This chapter briefly discusses some of the methods used to validate SEIFA in order to ensure SEIFA measures relative socio-economic advantage and disadvantage.



CHECKING SEIFA

How well do the SEIFA indexes reflect relative disadvantage or advantage in towns and neighbourhoods across Australia? The SEIFA indexes are checked in a number of ways before release to ensure that the indexes reflect relative socio-economic disadvantage or advantage.


Checking the indexes


The first part of the checking process is to examine the construction of each SEIFA index and the indexes themselves. Each index includes a wide range of variables that are deemed to be related to the concept of relative socio-economic disadvantage of that index. A variable is considered for inclusion if it is conceptually sound, however, a variable is only included after further checks have been carried out. This involves checking if the variable weights make intuitive sense, and analysing the relationship between the variable with all other variables. If the variable adds little value to the index, or if the variable appears not to measure relative socio-economic disadvantage, then it is not included in the index construction. As discussed in Chapter 3, a variable is also not included if it is deemed to be too similar to other variables, as this could bias the index.(footnote 1) A group of academics and expert users also provided suggestions on conceptual and index construction issues, as well as recommendations for future SEIFA indexes.


The final indexes were checked using other data sources, including survey information on health, income, net worth as well as measures of remoteness. One example is briefly discussed in the 'SEIFA and remoteness: An example' section below. We also consider how similar the 2006 indexes are to previous SEIFA indexes.


Checking the scores


The next step is to check the actual index scores.
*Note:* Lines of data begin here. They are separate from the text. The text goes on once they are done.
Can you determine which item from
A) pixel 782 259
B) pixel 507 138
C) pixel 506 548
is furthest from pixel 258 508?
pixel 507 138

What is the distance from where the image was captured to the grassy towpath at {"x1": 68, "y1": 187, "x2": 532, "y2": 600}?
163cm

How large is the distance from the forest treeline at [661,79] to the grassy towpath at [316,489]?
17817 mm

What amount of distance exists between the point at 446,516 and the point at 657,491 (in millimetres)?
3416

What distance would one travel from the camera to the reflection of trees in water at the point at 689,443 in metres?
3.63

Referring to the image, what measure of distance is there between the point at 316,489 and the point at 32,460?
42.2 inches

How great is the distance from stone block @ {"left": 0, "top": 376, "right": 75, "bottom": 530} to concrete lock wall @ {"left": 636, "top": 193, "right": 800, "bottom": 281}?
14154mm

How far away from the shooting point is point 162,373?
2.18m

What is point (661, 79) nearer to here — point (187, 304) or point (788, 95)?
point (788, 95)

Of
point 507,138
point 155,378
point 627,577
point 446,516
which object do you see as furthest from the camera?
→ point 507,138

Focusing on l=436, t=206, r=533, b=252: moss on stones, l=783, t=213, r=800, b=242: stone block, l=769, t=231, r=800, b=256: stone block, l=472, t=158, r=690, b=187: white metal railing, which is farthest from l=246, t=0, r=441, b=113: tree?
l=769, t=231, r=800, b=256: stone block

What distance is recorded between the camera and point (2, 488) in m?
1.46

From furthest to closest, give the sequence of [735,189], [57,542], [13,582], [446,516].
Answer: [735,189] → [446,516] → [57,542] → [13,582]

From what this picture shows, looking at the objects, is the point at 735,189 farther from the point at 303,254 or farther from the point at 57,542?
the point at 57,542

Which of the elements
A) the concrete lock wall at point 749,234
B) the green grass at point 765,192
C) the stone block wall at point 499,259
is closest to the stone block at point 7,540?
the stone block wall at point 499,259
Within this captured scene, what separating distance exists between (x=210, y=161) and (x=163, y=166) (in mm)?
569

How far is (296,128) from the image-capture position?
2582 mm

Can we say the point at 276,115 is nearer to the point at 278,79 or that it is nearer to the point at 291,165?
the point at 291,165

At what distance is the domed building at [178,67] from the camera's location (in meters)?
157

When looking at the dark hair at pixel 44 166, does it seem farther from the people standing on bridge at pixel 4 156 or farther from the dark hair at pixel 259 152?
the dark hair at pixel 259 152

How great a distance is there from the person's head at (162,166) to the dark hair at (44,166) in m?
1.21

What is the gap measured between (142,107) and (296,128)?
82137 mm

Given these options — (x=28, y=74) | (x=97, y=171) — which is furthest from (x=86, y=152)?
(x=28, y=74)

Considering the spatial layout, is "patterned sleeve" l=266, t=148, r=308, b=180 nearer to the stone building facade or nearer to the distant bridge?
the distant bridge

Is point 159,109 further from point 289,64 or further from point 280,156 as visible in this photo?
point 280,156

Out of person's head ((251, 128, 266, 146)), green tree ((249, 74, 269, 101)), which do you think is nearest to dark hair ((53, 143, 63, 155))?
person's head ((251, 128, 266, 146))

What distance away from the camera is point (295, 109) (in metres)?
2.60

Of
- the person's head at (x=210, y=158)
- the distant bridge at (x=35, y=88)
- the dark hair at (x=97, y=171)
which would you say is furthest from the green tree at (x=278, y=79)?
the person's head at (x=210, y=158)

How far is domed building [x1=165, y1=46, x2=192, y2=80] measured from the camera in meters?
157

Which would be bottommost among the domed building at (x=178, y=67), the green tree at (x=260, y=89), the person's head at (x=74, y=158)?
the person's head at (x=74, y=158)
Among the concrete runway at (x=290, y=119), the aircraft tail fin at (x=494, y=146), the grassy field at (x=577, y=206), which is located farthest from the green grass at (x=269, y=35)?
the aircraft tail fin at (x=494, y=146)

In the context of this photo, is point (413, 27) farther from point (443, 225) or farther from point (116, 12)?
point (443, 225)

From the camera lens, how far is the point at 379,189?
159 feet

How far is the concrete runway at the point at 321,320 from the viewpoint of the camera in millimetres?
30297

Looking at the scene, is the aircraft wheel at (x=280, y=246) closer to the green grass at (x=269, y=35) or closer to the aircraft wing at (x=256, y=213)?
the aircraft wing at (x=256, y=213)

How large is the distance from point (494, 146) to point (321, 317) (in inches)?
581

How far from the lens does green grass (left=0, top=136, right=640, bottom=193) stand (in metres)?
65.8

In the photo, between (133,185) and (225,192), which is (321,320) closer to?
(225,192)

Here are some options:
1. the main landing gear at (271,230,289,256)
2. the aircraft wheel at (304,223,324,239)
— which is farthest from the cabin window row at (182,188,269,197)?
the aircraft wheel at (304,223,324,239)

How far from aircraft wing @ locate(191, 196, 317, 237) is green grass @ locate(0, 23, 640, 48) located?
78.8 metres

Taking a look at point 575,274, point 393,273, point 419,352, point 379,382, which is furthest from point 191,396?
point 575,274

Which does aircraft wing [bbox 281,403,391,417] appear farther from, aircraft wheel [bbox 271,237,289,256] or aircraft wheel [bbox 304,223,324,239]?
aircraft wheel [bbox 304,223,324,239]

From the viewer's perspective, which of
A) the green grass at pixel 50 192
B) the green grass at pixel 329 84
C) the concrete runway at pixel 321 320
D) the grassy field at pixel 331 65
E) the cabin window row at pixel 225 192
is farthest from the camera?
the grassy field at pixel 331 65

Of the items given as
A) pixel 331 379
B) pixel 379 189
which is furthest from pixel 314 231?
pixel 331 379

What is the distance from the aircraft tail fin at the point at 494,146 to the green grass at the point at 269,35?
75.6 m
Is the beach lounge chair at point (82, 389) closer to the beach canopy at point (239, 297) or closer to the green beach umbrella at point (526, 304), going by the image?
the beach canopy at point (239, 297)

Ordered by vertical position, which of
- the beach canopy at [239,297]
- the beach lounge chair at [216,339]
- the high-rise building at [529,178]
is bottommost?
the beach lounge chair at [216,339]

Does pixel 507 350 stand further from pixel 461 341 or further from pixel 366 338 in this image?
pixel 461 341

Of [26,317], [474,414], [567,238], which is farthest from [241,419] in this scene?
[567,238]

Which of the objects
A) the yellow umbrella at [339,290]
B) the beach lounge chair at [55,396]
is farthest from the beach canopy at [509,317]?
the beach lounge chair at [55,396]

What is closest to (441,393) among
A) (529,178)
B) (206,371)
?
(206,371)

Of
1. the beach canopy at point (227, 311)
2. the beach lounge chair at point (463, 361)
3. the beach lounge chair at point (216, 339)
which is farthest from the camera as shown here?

Because it is not feasible to investigate each score individually (there are 37,457 scores for each of the four CD indexes, plus the index scores for the larger geographic areas), we instead look closely at areas which:

  • have the highest and lowest SEIFA scores in each state or territory;
  • have a substantially different rank to 2001; or
  • have substantially different ranks across the four indexes.

Where particular CDs were identified through this process, we examined the Census variables to see why these CDs might stand out. We also used local knowledge to check the highest and lowest SEIFA scores.


SEIFA and remoteness: An example


The SEIFA indexes are checked using different data sources, such as measures of remoteness. We expect relative socio-economic disadvantage to be related to remoteness for various reasons, including a reduced ability to participate in society in very remote areas. We can also use survey data to analyse the relationship between remoteness and relevant information, and then use this analysis to check the relationship between remoteness and the SEIFA indexes. For this example, we compare the remoteness distribution of the Index of Economic Resources with the remoteness distribution of household income.(footnote 2) While the Index of Economic Resources captures more than just income information, we would expect similarities in their remoteness distributions.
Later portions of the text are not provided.